Stack is 16-byte aligned before `call`. The return address push leaves it misaligned by 8 on function entry. Functions that call other functions and haven't pushed an odd number of 8-byte values need `sub rsp, 8` to re-align before the first nested call.
Signal handlers run on the same stack. The red zone below `rsp` is not safe to use.
## Known Issues
`col_top` and `col_bot` are single bytes. Values above 255 truncate silently. `MAX_SCREEN_ROWS` is capped at 200, so this doesn't bite in practice.
Angle normalisation does one add or subtract. If `ROT_SPEED` were ever >= 360 this would wrap incorrectly: it's 5, so it won't.
SIGWINCH is not handled. Resize after startup corrupts the border until restart.

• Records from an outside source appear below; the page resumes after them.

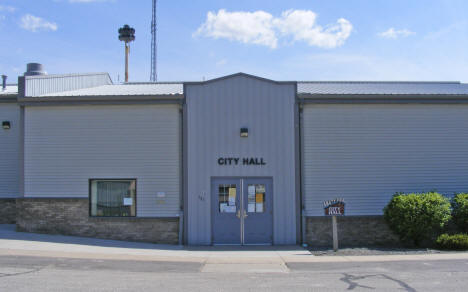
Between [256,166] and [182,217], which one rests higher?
[256,166]

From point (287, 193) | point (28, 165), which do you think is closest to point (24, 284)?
point (28, 165)

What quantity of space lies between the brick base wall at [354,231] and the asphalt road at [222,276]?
349 cm

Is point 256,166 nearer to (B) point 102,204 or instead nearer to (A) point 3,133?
(B) point 102,204

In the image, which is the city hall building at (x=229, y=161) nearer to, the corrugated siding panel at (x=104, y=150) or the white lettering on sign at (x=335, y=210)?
the corrugated siding panel at (x=104, y=150)

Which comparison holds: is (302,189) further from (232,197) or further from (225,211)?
(225,211)

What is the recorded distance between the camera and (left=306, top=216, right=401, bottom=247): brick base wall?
15.3m

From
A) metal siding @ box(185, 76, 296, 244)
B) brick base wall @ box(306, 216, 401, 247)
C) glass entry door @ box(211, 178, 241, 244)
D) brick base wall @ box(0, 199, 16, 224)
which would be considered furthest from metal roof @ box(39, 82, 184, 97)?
brick base wall @ box(306, 216, 401, 247)

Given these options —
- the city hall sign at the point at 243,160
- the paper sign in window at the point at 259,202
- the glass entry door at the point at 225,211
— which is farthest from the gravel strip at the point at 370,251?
the city hall sign at the point at 243,160

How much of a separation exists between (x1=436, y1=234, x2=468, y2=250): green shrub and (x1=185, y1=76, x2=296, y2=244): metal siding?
457 centimetres

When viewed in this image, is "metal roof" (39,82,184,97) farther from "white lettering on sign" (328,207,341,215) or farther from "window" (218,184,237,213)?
"white lettering on sign" (328,207,341,215)

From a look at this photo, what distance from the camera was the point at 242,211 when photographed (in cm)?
1524

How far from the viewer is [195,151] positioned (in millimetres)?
15469

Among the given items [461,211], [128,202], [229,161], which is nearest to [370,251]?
[461,211]

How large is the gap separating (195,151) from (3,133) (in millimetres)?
8068
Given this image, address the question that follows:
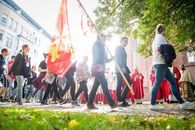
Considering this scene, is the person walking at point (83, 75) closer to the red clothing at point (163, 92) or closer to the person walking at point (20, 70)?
the person walking at point (20, 70)

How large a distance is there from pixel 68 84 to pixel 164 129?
722cm

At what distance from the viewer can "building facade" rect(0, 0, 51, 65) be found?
1823 inches

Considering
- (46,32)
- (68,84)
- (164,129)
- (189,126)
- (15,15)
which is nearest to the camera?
(164,129)

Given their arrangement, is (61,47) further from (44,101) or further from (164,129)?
(164,129)

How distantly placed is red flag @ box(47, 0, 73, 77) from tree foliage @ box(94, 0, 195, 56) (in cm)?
259

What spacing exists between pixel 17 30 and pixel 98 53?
1778 inches

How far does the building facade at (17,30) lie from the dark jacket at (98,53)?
38.9 metres

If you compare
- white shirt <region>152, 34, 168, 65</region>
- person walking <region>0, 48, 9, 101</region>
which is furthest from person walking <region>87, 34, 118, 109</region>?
person walking <region>0, 48, 9, 101</region>

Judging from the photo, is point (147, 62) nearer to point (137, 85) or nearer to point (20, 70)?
point (137, 85)

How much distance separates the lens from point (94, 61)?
26.3 feet

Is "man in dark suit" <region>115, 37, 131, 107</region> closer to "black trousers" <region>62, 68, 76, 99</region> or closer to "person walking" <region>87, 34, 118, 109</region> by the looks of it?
"person walking" <region>87, 34, 118, 109</region>

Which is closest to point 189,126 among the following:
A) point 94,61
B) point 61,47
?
point 94,61

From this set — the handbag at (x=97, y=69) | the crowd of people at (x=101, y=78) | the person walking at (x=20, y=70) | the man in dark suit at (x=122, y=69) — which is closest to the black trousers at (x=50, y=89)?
the crowd of people at (x=101, y=78)

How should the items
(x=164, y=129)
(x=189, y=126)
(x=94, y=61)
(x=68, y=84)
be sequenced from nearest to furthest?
(x=164, y=129) → (x=189, y=126) → (x=94, y=61) → (x=68, y=84)
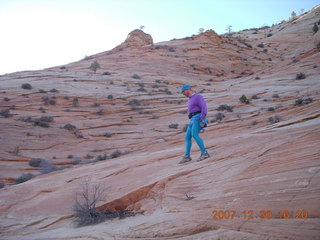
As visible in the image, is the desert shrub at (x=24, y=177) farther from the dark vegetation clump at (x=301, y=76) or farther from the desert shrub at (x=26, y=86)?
the dark vegetation clump at (x=301, y=76)

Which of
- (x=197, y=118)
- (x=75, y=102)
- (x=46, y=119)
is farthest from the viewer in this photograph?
(x=75, y=102)

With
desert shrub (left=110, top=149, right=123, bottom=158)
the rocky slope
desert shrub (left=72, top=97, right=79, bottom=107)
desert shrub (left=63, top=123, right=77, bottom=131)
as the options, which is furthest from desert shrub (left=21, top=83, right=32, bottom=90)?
desert shrub (left=110, top=149, right=123, bottom=158)

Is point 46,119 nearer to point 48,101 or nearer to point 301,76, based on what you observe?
point 48,101

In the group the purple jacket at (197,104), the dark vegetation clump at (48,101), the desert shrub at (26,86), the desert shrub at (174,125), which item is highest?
the desert shrub at (26,86)

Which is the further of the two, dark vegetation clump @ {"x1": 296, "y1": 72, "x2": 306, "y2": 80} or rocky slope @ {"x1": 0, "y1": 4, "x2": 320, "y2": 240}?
dark vegetation clump @ {"x1": 296, "y1": 72, "x2": 306, "y2": 80}

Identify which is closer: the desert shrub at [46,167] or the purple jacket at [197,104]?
the purple jacket at [197,104]

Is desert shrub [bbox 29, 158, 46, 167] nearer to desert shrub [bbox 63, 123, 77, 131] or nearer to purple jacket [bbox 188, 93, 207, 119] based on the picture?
desert shrub [bbox 63, 123, 77, 131]

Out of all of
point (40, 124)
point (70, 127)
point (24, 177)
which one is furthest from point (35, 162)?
point (40, 124)

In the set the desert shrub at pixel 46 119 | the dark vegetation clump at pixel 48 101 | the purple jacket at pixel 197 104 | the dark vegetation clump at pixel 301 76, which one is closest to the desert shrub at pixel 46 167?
the desert shrub at pixel 46 119

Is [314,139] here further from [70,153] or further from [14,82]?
[14,82]

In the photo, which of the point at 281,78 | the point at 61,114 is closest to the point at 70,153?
the point at 61,114

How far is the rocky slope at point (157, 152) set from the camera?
3.37 metres

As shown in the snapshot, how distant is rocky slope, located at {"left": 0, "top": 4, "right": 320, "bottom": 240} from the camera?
11.1ft

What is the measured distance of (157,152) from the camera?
344 inches
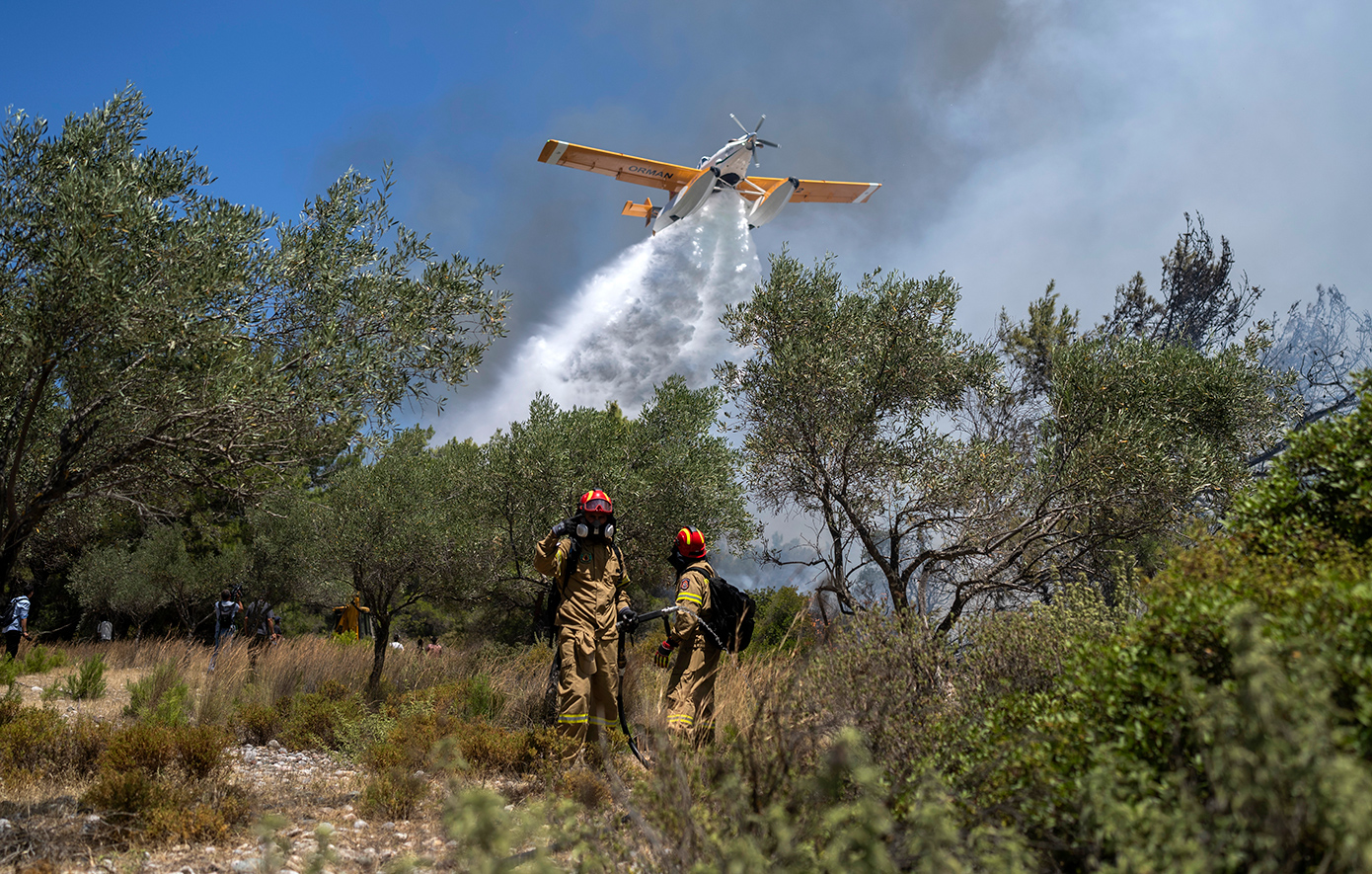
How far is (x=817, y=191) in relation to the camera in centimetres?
3631

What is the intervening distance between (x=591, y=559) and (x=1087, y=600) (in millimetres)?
3947

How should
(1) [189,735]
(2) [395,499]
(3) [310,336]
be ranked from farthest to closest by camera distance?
1. (2) [395,499]
2. (3) [310,336]
3. (1) [189,735]

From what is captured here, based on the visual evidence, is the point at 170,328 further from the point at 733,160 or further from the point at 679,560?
the point at 733,160

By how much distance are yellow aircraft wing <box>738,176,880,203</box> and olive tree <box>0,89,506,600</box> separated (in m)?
29.9

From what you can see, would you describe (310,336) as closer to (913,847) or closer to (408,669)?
(913,847)

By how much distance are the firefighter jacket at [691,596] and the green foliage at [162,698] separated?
4187 mm

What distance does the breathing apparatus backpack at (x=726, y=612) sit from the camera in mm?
6836

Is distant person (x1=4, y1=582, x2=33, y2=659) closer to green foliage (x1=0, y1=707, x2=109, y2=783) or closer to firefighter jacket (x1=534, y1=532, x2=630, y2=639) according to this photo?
green foliage (x1=0, y1=707, x2=109, y2=783)

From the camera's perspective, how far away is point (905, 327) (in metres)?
9.76

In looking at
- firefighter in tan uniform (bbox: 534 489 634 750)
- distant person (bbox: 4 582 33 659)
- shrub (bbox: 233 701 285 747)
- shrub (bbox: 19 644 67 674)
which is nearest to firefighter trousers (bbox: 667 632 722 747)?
firefighter in tan uniform (bbox: 534 489 634 750)

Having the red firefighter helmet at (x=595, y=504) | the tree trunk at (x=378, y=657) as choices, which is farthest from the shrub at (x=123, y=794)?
the tree trunk at (x=378, y=657)

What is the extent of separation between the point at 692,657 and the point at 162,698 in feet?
19.1

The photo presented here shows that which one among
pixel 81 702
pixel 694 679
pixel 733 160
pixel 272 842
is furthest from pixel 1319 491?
pixel 733 160

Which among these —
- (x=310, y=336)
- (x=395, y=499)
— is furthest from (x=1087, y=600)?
(x=395, y=499)
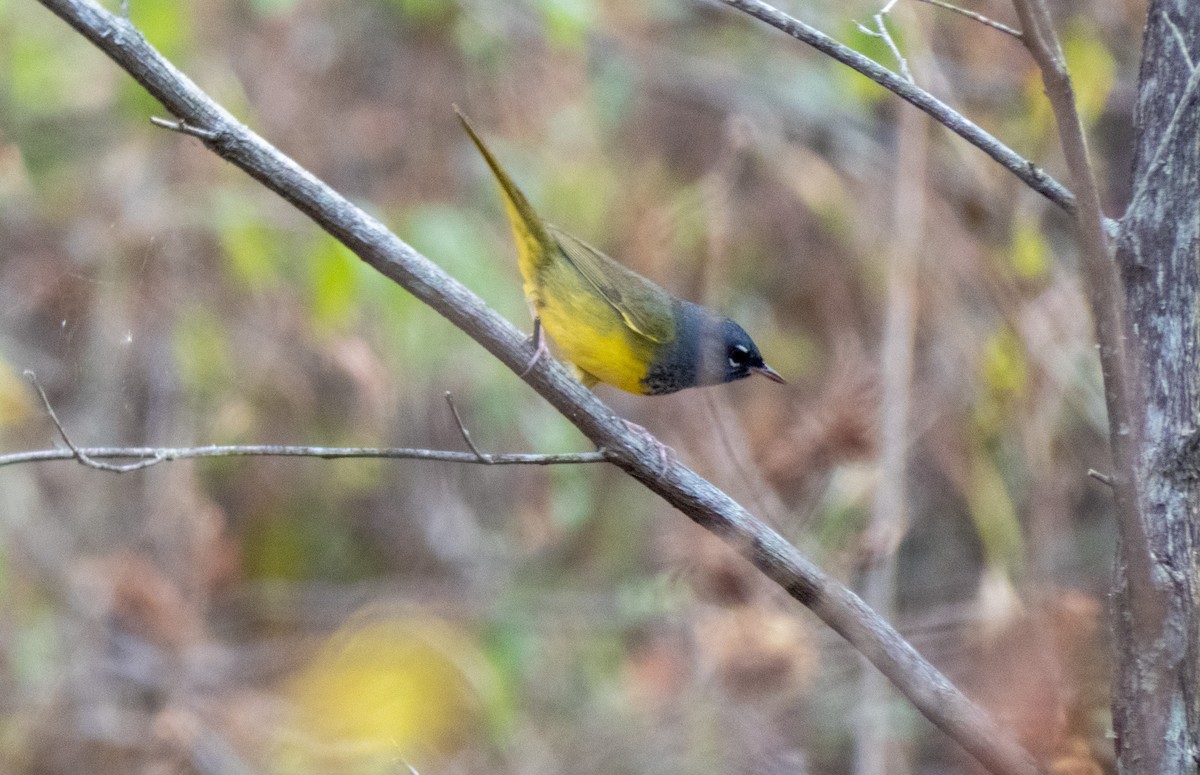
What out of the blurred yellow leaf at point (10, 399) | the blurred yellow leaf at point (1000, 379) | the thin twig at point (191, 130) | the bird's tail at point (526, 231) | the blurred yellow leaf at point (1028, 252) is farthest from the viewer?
the blurred yellow leaf at point (1000, 379)

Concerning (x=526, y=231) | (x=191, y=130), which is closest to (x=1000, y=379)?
(x=526, y=231)

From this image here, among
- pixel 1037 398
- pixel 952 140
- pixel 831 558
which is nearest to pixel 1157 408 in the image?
pixel 831 558

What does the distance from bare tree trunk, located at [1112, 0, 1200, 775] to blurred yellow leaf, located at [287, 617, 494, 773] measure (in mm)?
3331

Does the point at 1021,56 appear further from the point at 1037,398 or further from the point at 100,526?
the point at 100,526

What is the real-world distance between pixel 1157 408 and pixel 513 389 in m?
4.24

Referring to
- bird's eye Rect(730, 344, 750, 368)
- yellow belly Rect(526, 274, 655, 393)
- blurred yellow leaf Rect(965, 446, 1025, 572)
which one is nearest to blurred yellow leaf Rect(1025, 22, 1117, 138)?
blurred yellow leaf Rect(965, 446, 1025, 572)

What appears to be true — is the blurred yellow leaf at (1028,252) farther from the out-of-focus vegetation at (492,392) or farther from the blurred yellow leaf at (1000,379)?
the blurred yellow leaf at (1000,379)

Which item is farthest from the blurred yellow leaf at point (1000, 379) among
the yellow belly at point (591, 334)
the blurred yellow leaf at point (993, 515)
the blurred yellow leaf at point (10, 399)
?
the blurred yellow leaf at point (10, 399)

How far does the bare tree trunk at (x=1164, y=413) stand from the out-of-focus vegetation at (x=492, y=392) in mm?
2061

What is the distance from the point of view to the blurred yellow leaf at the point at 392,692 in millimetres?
4648

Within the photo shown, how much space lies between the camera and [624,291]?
3.33m

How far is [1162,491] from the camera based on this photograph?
172 centimetres

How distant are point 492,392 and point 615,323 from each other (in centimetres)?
259

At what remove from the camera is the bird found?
3066 mm
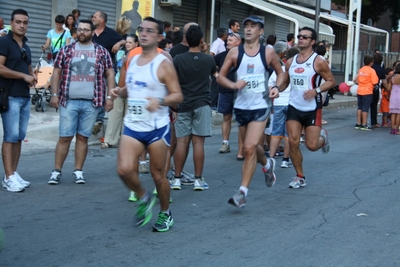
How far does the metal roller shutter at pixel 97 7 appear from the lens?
761 inches

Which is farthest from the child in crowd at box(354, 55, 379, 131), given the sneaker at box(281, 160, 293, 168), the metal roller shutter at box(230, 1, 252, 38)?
the metal roller shutter at box(230, 1, 252, 38)

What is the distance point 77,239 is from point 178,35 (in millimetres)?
4267

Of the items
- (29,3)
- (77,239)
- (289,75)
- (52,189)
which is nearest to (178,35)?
(289,75)

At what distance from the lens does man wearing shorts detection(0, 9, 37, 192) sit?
771cm

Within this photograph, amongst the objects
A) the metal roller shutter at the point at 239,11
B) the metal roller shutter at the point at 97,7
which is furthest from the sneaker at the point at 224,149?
the metal roller shutter at the point at 239,11

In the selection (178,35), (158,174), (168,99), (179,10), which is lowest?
(158,174)

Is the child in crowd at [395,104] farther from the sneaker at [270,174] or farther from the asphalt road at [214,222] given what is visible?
the sneaker at [270,174]

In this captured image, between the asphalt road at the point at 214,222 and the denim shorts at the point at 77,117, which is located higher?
the denim shorts at the point at 77,117

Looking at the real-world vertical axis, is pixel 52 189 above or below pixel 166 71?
below

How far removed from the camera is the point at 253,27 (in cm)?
752

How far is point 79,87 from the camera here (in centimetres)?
827

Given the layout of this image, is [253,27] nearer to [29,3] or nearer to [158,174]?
[158,174]

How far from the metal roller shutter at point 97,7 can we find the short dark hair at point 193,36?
11.8m

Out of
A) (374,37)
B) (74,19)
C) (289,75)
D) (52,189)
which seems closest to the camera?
(52,189)
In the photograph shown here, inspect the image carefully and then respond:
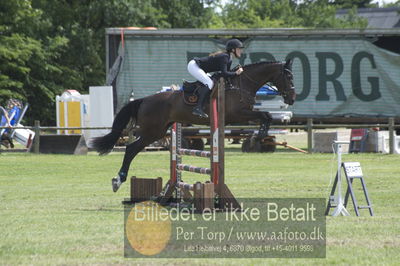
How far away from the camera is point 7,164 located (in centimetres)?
2142

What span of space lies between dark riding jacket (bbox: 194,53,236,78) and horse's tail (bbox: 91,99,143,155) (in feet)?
5.60

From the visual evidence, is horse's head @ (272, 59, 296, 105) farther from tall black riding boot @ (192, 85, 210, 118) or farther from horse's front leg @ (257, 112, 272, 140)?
tall black riding boot @ (192, 85, 210, 118)

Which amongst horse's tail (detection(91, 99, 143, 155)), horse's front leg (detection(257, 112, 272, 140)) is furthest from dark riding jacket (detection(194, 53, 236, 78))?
horse's tail (detection(91, 99, 143, 155))

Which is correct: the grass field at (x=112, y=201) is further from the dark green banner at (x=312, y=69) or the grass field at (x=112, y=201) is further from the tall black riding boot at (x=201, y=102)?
the dark green banner at (x=312, y=69)

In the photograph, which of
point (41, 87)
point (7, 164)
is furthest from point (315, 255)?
point (41, 87)

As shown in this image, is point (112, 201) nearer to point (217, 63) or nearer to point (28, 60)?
point (217, 63)

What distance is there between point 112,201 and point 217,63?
8.90 feet

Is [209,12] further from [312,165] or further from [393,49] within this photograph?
[312,165]

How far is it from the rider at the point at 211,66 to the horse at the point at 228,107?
18 cm

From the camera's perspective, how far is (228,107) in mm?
12719

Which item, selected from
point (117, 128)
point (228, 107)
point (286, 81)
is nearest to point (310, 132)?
point (286, 81)

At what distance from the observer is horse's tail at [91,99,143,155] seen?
44.0 feet

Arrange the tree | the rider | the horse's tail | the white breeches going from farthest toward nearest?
the tree → the horse's tail → the white breeches → the rider

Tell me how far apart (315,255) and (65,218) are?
385cm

DDA iteration cap is 32. Fine for a 16×16 map. Raise it if the map grows past `MAP_WIDTH + MAP_HEIGHT > 32`.
## Debugging
```bash
gdb ./baremetal
(gdb) layout asm
(gdb) layout regs
(gdb) b cast_ray
(gdb) b render_frame
(gdb) si
(gdb) x/16xb &world_map
(gdb) x/gd &player_x # raw Q8 value
(gdb) p *(long*)&player_x >> 8 # map cell
```
Terminal stuck in raw mode after a crash: `reset`.